La musica è fatta di storie, di viaggi che attraversano generazioni e influenzano il panorama culturale del proprio tempo. “Dalla A alla Z” è la rubrica che ripercorre le carriere degli artisti più iconici della scena italiana e internazionale, raccontando le loro origini, i primi passi, le sfide e i successi che li hanno consacrati. Oggi proseguiamo dalla lettera M, M come Marco Mengoni.

Un percorso che parte dagli esordi e arriva fino ai giorni nostri, tra aneddoti, evoluzioni stilistiche e curiosità che hanno segnato il loro cammino artistico. A cura di Francesco Costa, questa rubrica si propone di esplorare in profondità il talento, la determinazione e l’unicità di ogni singolo artista, analizzando l’impatto che ciascuno ha avuto sulla musica e sul pubblico.

“Dalla A alla Z”: M come Marco Mengoni

L’amore ha vinto, vince e vincerà. Se chi scrive di questa certezza ne ha fatto un mantra, lo deve a lui. Un re matto che cambia spesso regole perché solo nel frastuono cambia un uomo. Guerriero splendente vestito di scintillanti fragilità, con la sua voce avvolgente e il suo sorriso sincero ammalia un esercito di persone che lo segue negli stadi. Una fan base scatenata che lo sostiene incondizionatamente, fino alla cima dell’Everest. L’artista della puntata di oggi dimostra che Dostoevskij non aveva ragione. Non è la bellezza che salverà il mondo, è la sensibilità.
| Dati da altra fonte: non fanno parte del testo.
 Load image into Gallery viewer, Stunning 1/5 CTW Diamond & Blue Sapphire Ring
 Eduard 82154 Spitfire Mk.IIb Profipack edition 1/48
Il suo nome inizia con la M, M come Marco Mengoni

Ricordo il mio arrivo in riviera quel sabato mattina, il parcheggio trovato per miracolo vicino alla stazione e una signora che mi ferma e mi chiede per chi faccio il tifo. C’è un solo nome che mi gira per la testa e scopro con piacere che anche lei, come milioni di italiani, pretende la sua vittoria. È a quella sanremese che ripenso qualche ora dopo dalla platea dell’Ariston. Sul palco, Marco sta cantando per l’ultima volta “Due vite” e al momento del ritornello, noto con stupore catartico che la sanno già tutti a memoria. Non ho più dubbi, questo Festival è suo. Sono quasi le tre di notte quando Amadeus annuncia la sua vittoria e dal torpore generale, provocato dalle sette ore e mezza di seduta, si solleva la più incontenibile delle energie. La gente è entusiasta, la mia vicina di posto commossa, esulto pure io e mi preparo ad ascoltare ancora una volta quella power ballad che è già diventata un classico.
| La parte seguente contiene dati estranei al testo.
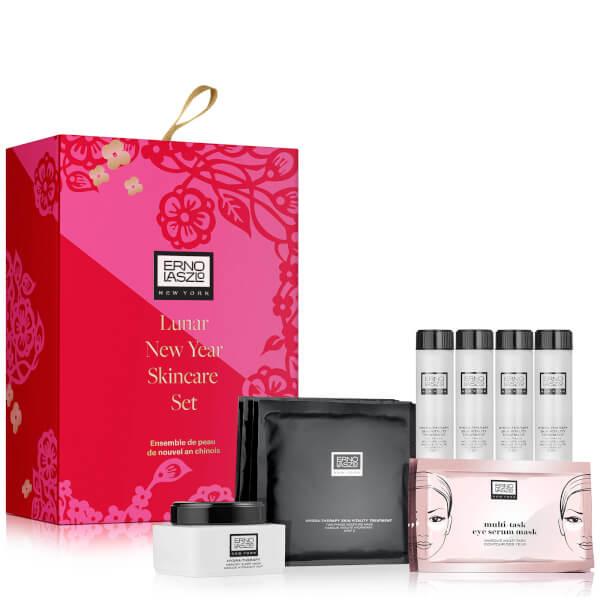 奥伦纳素新年护肤礼盒(价值¥1733)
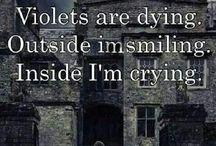 Ahhhhhh my poor soul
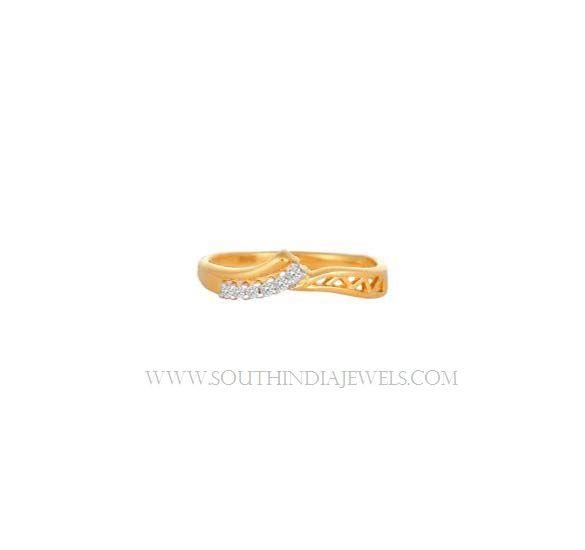 Tanishq Diamond Rings in Price Range Rs 10 000 25 0000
Sono passati esattamente dieci anni dalla sua prima vittoria con “L’essenziale”. Era il 2013 e già all’epoca, quando ero solo un bambino che guardava Sanremo alla tv, speravo vincesse. Un brano romantico e melodioso arricchito da un’esecuzione vocale non convenzionale, ricca di manierismi. Il ciuffo alto, il taglio al sopracciglio, la postura elegante e le espressioni molto sentite. Tutto questo mi conquista e inizia la mia passione per Mengoni che mi fa scoprire un altro evento, l’Eurovision Song Contest che in entrambe le sue partecipazioni si tiene a Malmö, in Svezia. Proprio su quello stage, nel 2023, come Dan Reynolds all’Ippodromo, si presenta sventolando con il tricolore italiano in una mano e la la bandiera arcobaleno nell’altra.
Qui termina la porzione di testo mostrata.